The Chris Brown fumble near the end zone changed the complexion of the game - who knows how things would have played out if Notre Dame is able to tie or is down two with two minutes to play and two timeouts. Could the final drive have been just to set up a Yoon field goal for the win? That would have been excruciating, but still more fun than losing. It also could have set up Clemson converting a first down for a win or driving for a winning kick, so who knows.

No time to feel sorry

This week will be a tough challenge  - after a disappointing finish in a monsoon Saturday night, the team needs to quickly regroup and prepare for the triple option (again). Navy is frustrating because no matter how good they are (and lately, they've usually been pretty good) Notre Dame never gets credit for beating the Middies.

Before updates for Navy's win over Air Force (which will only improve their standing), the Midshipmen were 44th in F+ - just behind Boise State and Nebraska, just ahead of Cal and Texas Tech. The early lines (ND - 16.5) seem way too high in Notre Dame's favor.

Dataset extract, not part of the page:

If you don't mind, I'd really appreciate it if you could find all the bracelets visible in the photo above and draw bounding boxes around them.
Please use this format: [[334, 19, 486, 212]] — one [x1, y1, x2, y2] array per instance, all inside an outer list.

Before last weekend Navy's stat profile looks about how you'd expect - a hyper-efficient offense (2nd nationally) that grinds teams down versus explosive plays (123rd). What's been impressive early this year is Navy's work dominating field position and defensively, where they've been textbook bend but don't break.  It's typically hard for Navy to get the athletes to cause havoc defensively, but they've adjusted by preventing big plays, and were 5th nationally defensively limiting explosive plays.

Three Big Questions for Navy:

  • Can the Irish defense carry over their success defending the triple option to another super-efficient attack led by 9th-year senior Keenan Reynolds (5 YPC) and fullback Chris Swain (6.1 YPC)?
  • Navy is tied for 3rd nationally with an average turnover margin of +2/game. Notre Dame is now tied for 91st. Can this please not be a thing again?
  • The Navy defense has let teams gain yardage but limited big plays and points off scoring opportunities - can the Irish offense break any long plays? If not, can they turn scoring chances into touchdowns instead of field goals or worse?